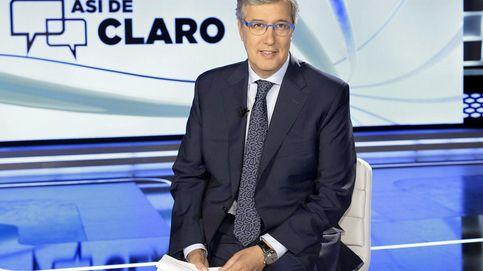 Hacienda gana a Sáenz de Buruaga: usó un esquema fiscal que le permitió pagar menos impuestos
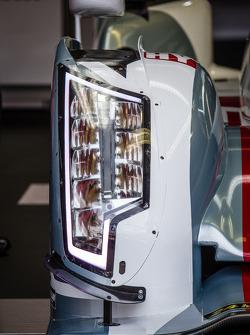 #1 Audi Sport Team Joest Audi R18 e-tron quattro headlight detail
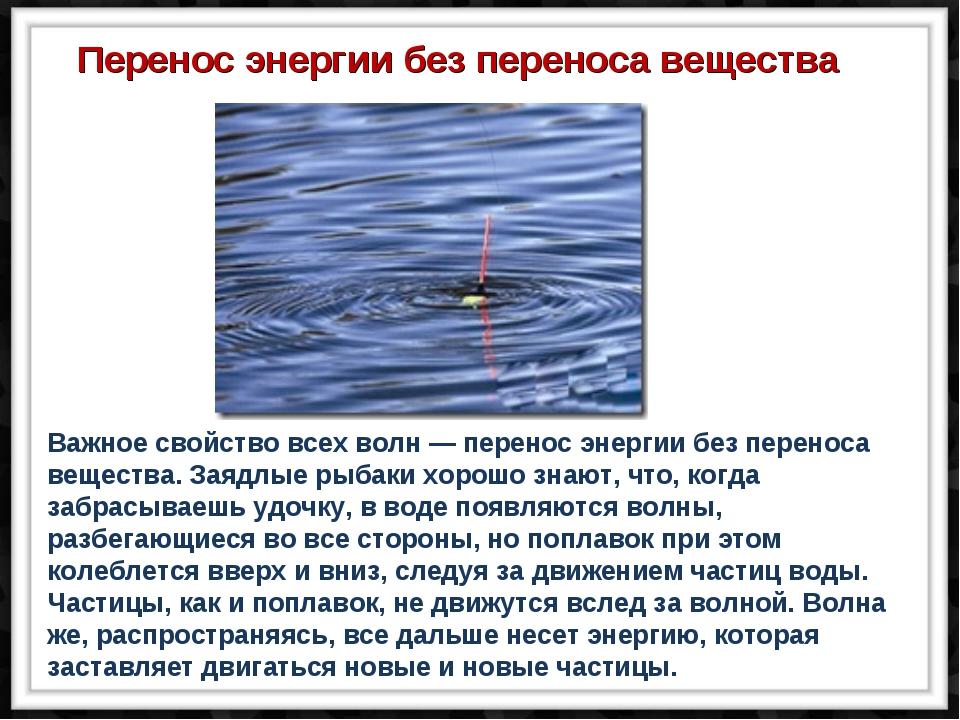 Важное свойство всех волн — перенос энергии без переноса вещества. Заядлые ры...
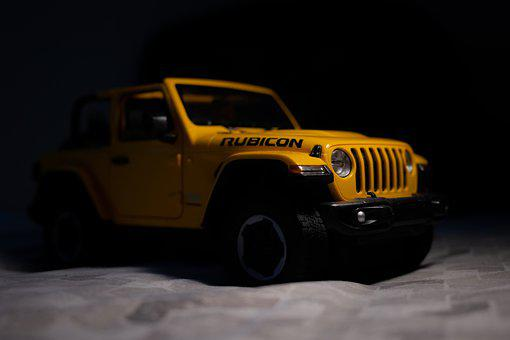 Jeep, Car, Transport, Wrangler, Rubicon, Automatic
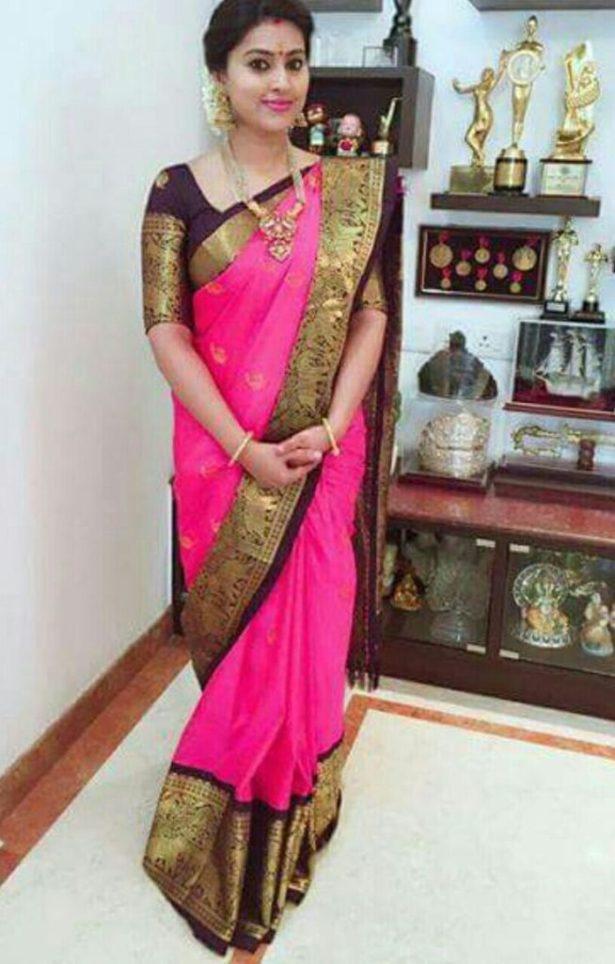 Sneha dressed in a vintage drape for Diwali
········
WHAT YOU SHOULD DO: With the pictures left out, give again exactly the lines from the one with "#1 Audi Sport" through the end of the data, both included.

WRITTEN REPLY:
 #1 Audi Sport Team Joest Audi R18 e-tron quattro headlight detail
 Важное свойство всех волн — перенос энергии без переноса вещества. Заядлые ры...
 Jeep, Car, Transport, Wrangler, Rubicon, Automatic
 Sneha dressed in a vintage drape for Diwali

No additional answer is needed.